**TASK A:**
Using the article on querying external CSV, TSV and JSON files from Autonomous Data Warehouse, answer each question:
(i) Which package and procedure creates a table structure over data in the external object store?
(ii) Which lab and step does the article cite for uploading files to a bucket in the Oracle Cloud Object Store?
(iii) Which three placeholders must be replaced in the Swift URL?
**TASK B:** Can you carry the article on querying external CSV, TSV and JSON files from Autonomous Data Warehouse further, picking up right after its final sentence?

**SOURCE DOCUMENT:**
*****
Querying external CSV, TSV and JSON files from your Autonomous Data Warehouse

I would like to provide here some practical examples and best practices of how to make use of the powerful data loading and querying features of the Autonomous Data Warehouse (ADW) in the Oracle Cloud. We will dive into the meaning of the more widely used parameters, which will help you and your teams derive business value out of your Data Warehouse in a jiffy! An extremely useful feature of this fully managed service is the ability to directly query data lying in your external object store, without incurring the time and cost of physically loading your data from an object store into your Data Warehouse instance.

The DBMS_CLOUD.CREATE_EXTERNAL_TABLE package & procedure enables this behavior, creating a table structure over your external object store data, and allowing your ADW instance to directly run queries and analyses on it.

A few pre-cursor requirements to get us running these analyses:

Make sure you have a running ADW instance, a credentials wallet and a working connection to your instance. If you haven’t done this already follow Lab 1 in this tutorial.
Use this link to download the data files for the following examples. You will need to unzip and upload these files to your Object Store. Once again, if you don’t know how to do this, follow Lab 3 Step 4 in this tutorial, which uploads files to a bucket in the Oracle Cloud Object Store, the most streamlined option. You may also use AWS or Azure object stores if required, you may refer to the documentation for more information on this.
If you are using the Oracle Cloud Object Store as in Lab 3 above, you will need Swift URLs for the files lying in your object store. If you already created your object store bucket’s URL in the lab you may use that, else to create this use the URL below and replace the placeholders <region_name>, <tenancy_name> and <bucket_name> with your object store bucket’s region, tenancy and bucket names. The easiest way to find this information is to look at your object’s details in the object store, by opening the right-hand menu and clicking “Object details” (see screenshot below).
*****
**INFORMATION GIVEN:**
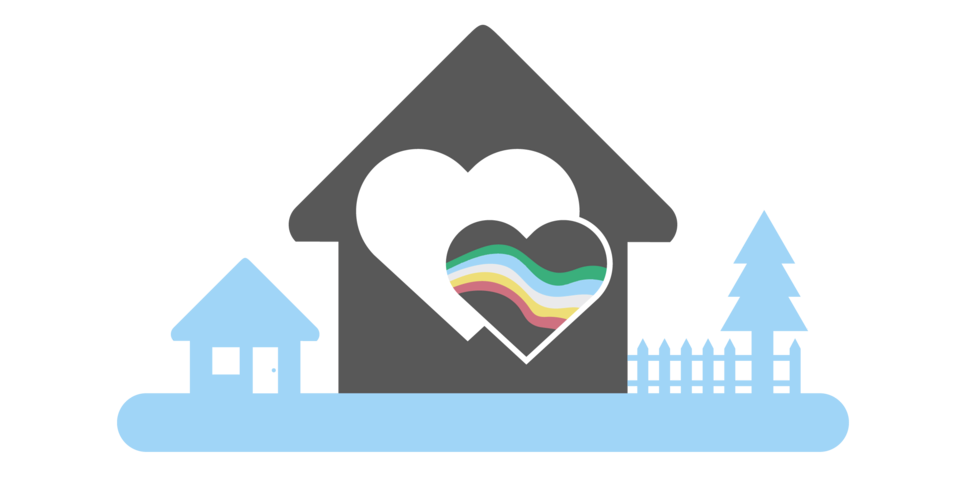 DD Foster Home for Children Icon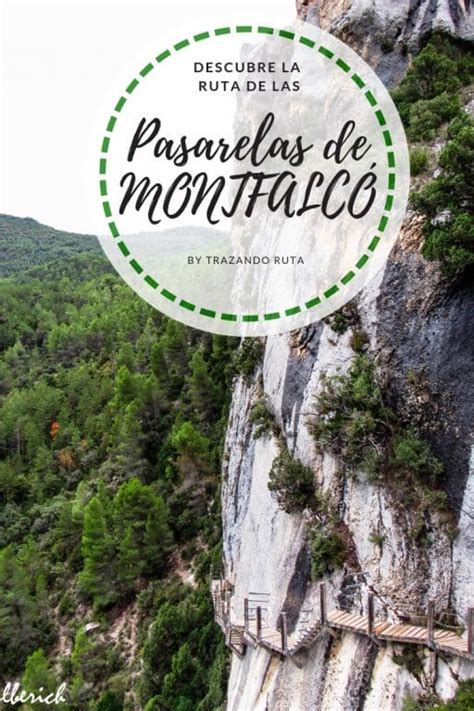 pasarelas de montfalc alojamiento|Alojamientos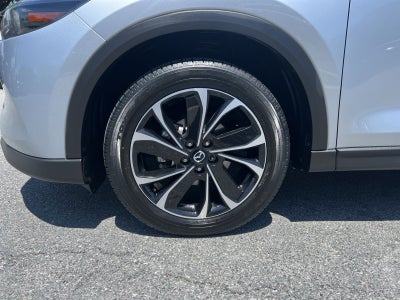 2023 Mazda Mazda CX-5 2.5 S Premium Plus Package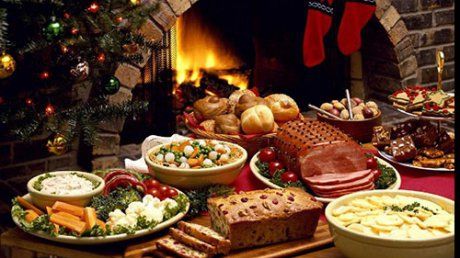 REŢETE DE CRĂCIUN 2018. Cele mai delicioase preparate tradiționale pentru masa de sărbători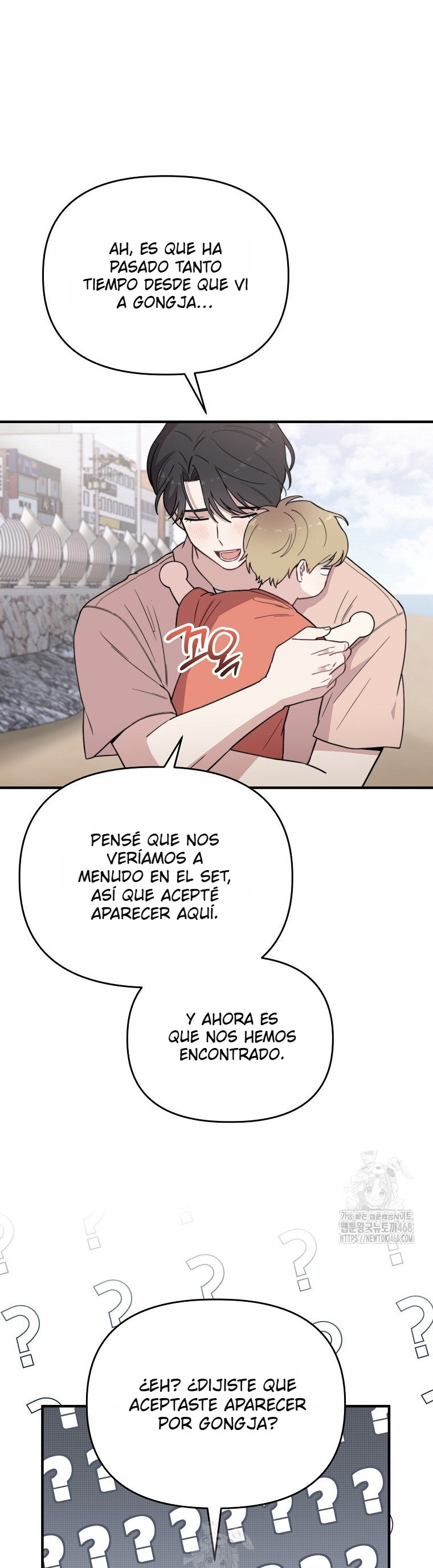 Genio del rostro Superestrella desde los cero años Capítulo 25 - Page 24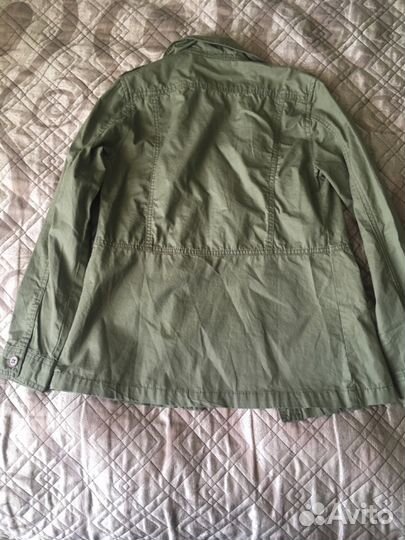 Жакет на девочку новый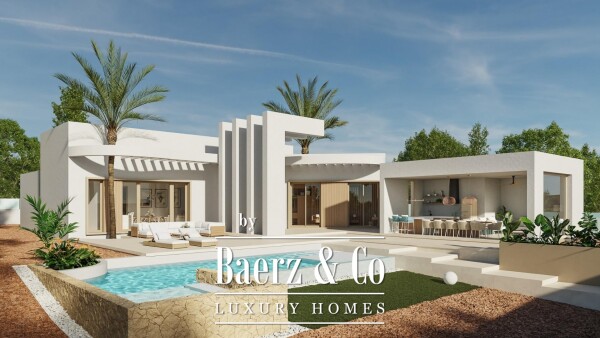 photo 3 Beautiful luxury home in Algorfa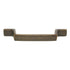 Hickory Hardware Richmond Windover Antique 3" Ctr. Cabinet Arch Pull P3113-WOA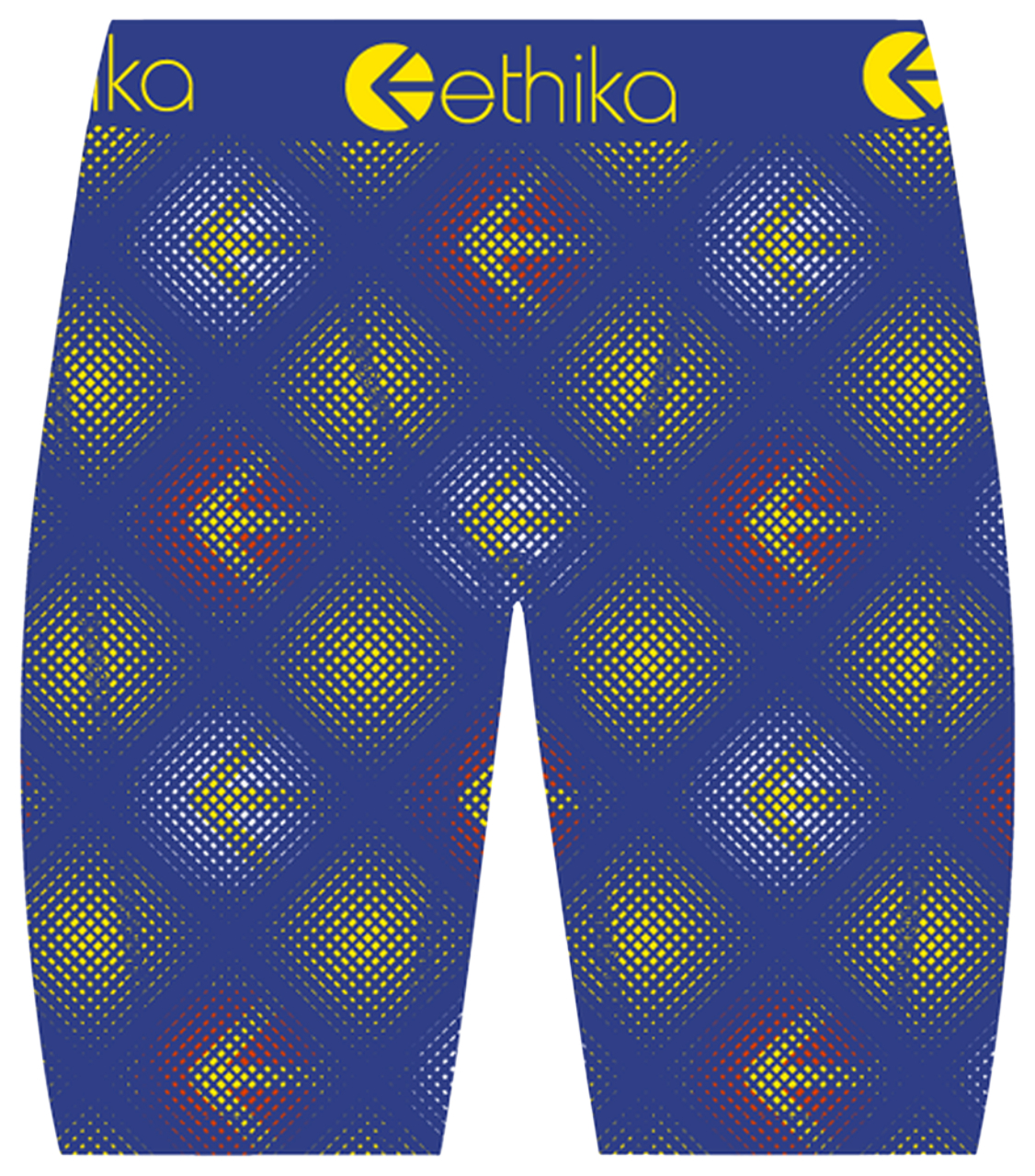 Ethika Graphic Briefs Image 1 of 2. Tap to open photo gallery.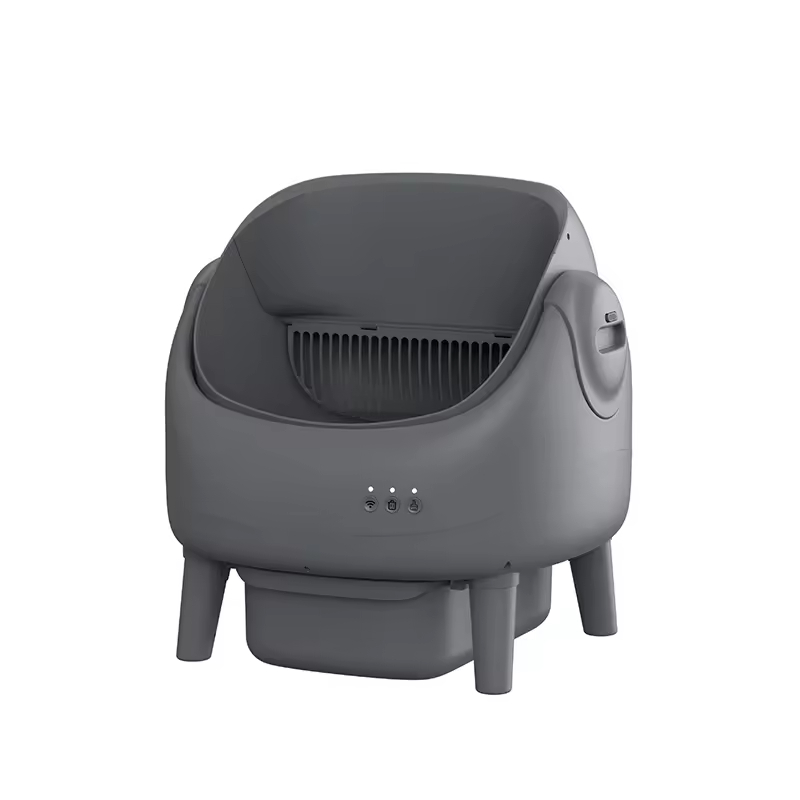 Mini-C-Dark grey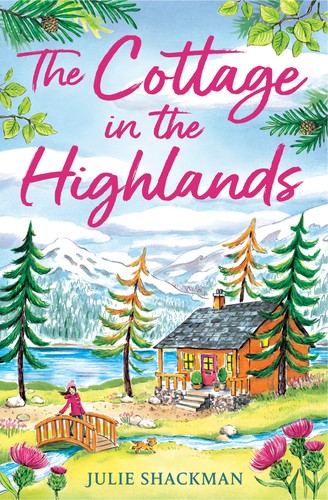 The cottage highlands - the, in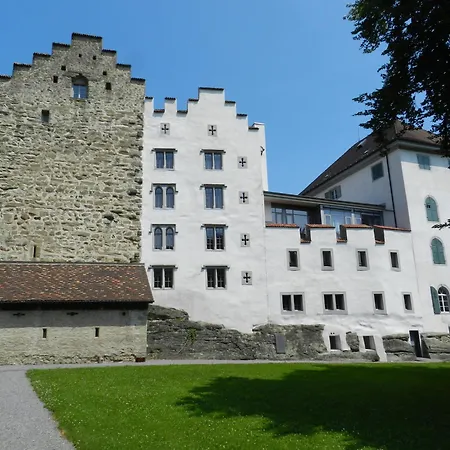 Schloss Wartensee Hotel 3*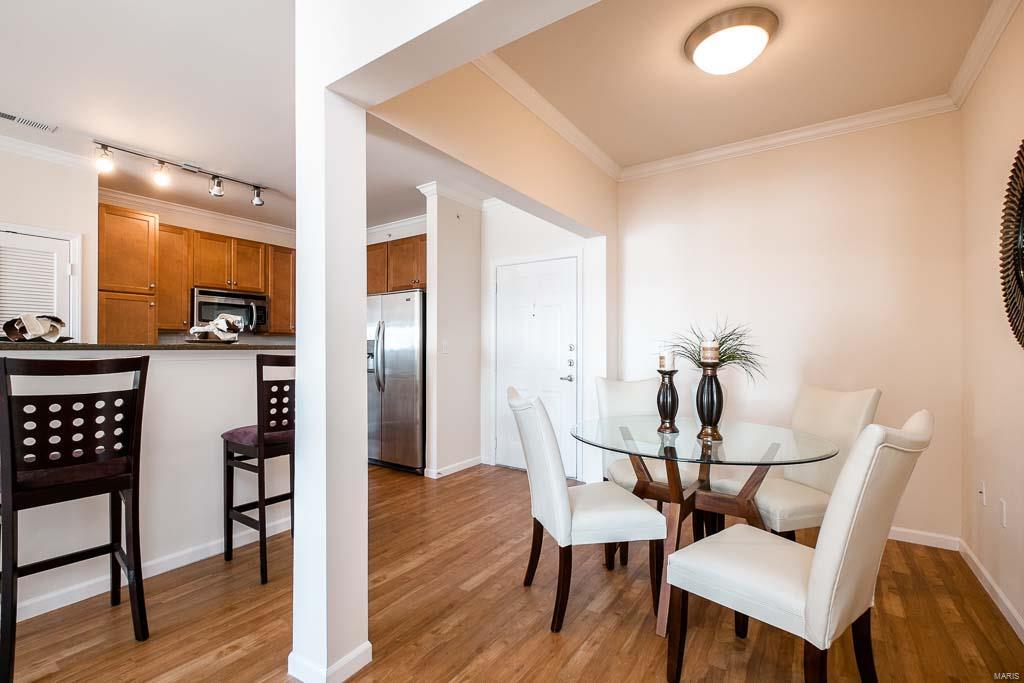 1251 Strassner Drive Unit: 2408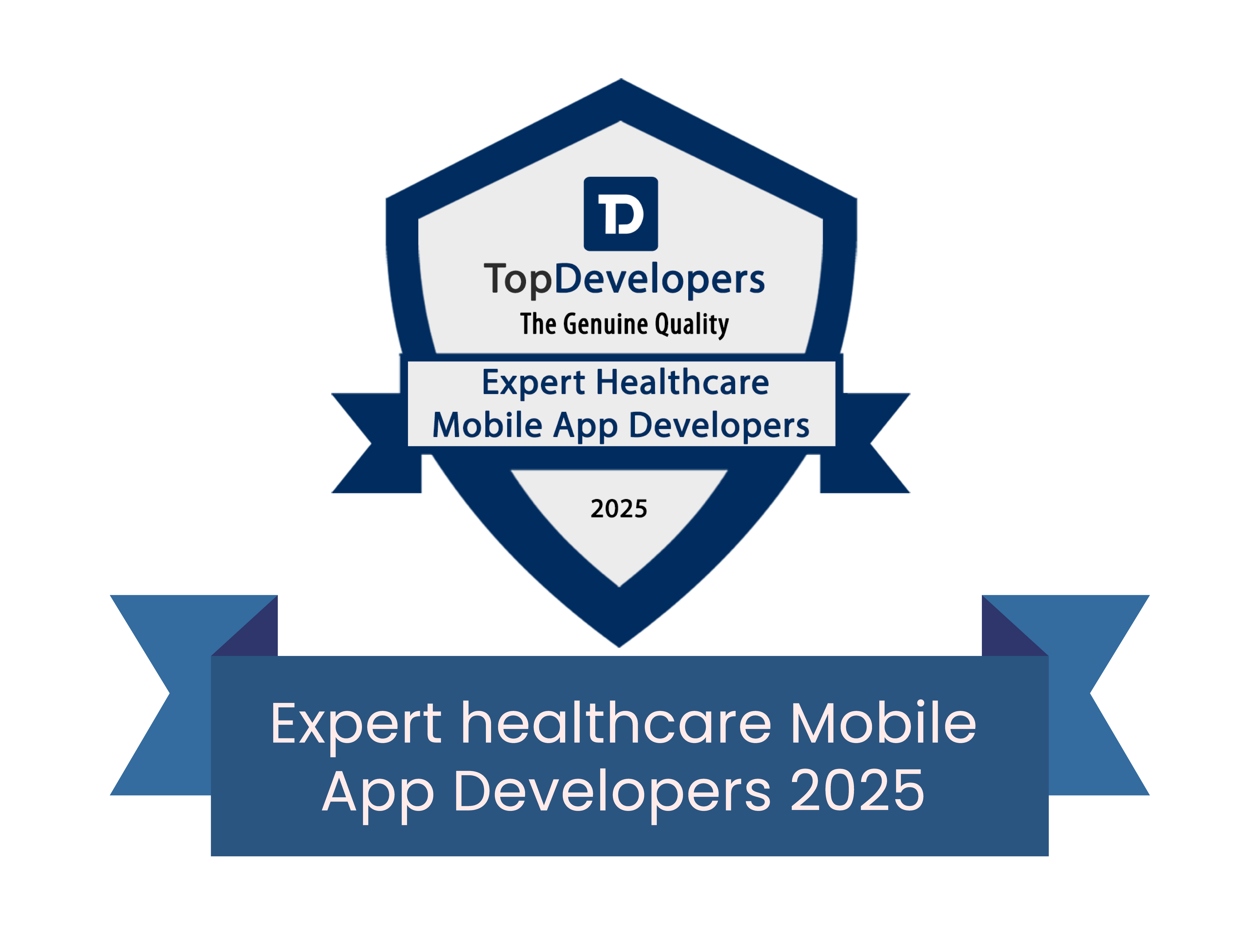 Exper Healthcare Mobile Application Developers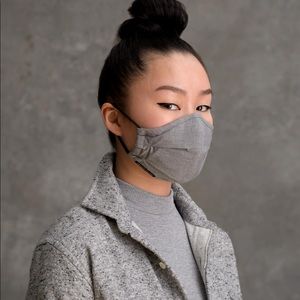 PROPER CLOTH The Everyday Mask 2.0 (Around Ear)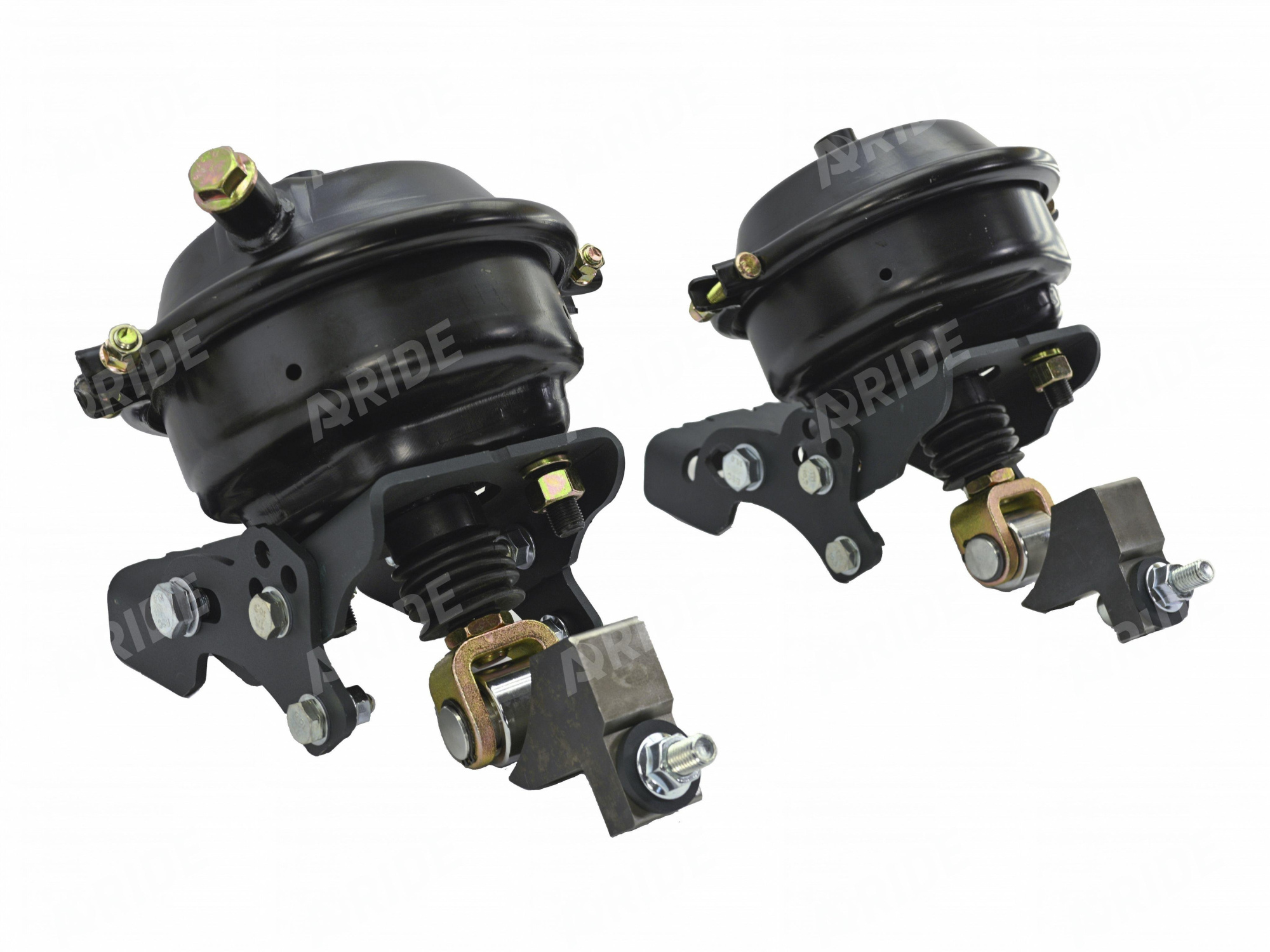 картинка Механизм подъёма оси BPW Air Compact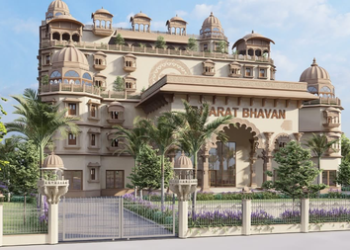 Gujarat to build Rs 80 crore ‘Yatri Niwas’ in Ayodhya with 308-bed capacity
*****
**ANSWER SPACE A:**
(i) DBMS_CLOUD.CREATE_EXTERNAL_TABLE
(ii) Lab 3 Step 4
(iii) <region_name>, <tenancy_name> and <bucket_name>

**ANSWER SPACE B:**
https://swiftobjectstorage.<region_name>.oraclecloud.com/v1/<tenancy_name>/<bucket_name>

Note: In coming updates you will be able to use this object store URL directly in the DBMS_CLOUD API calls, instead of a SWIFT URL.

Have the latest version of SQL Developer preferably (ADW requires v18.3 and above).

Comma Separated Value (CSV) Files

CSV files are one of the most common file formats out there. We will begin by using a plain and simple CSV format file for Charlotte’s (NC) Weather History dataset, which we will use as the data for our first external table. Open this Weather History ‘.csv’ file in a text editor to have a look at the data. Notice each field is separated by a comma, and each row ends by going to the next line. (ie. Which implies a newline ‘\n’ character). Also note that the first line is not data, but metadata (column names).

Let us now write a script to create an external table in our ADW over this data file lying in our object store. We will specify all the column names, and the format of the file as CSV. The format parameter in the DBMS_CLOUD.CREATE_EXTERNAL_TABLE procedure takes a JSON object, which can be provided in two possible formats.

format => '{"format_option" : “format_value” }'

format => json_object('format_option' value 'format_value'))

The second format option has been used in the script below.

set define on

define base_URL = <paste SWIFT URL created above here>

BEGIN

DBMS_CLOUD.CREATE_EXTERNAL_TABLE(

 table_name =>'WEATHER_REPORT_CSV',

 credential_name =>'OBJ_STORE_CRED',

 file_uri_list =>'&base_URL/Charlotte_NC_Weather_History.csv',

 format => json_object('type' value 'csv', 'skipheaders' value '1', 
  'dateformat' value 'mm/dd/yy'),

 column_list => 'REPORT_DATE DATE,

 ACTUAL_MEAN_TEMP NUMBER,

 ACTUAL_MIN_TEMP NUMBER,

 ACTUAL_MAX_TEMP NUMBER,

 AVERAGE_MIN_TEMP NUMBER,

 AVERAGE_MAX_TEMP NUMBER,

 AVERAGE_PRECIPITATION NUMBER'

);

END;
/

Let us breakdown and understand this script. We are invoking the “CREATE_EXTERNAL_TABLE” procedure in the DBMS_CLOUD API package. We are then providing the table name we want in our Data Warehouse, our user credentials (we created this in the pre-requisites), the object store file list that contains our data, a format JSON object that describes the format of our file to the API, and a list of named columns for our destination table.

The format parameter is a constructed JSON object with format options ‘type’ and ‘skipheaders’. The type specifies the file format as CSV, while skipheaders tells the API how many rows are metadata headers which should be skipped. In our file, that is 1 row of headers. The ‘dateformat’ parameter specifies the format of the date column in the file we are reading from; We will look at this parameter in more detailed examples below.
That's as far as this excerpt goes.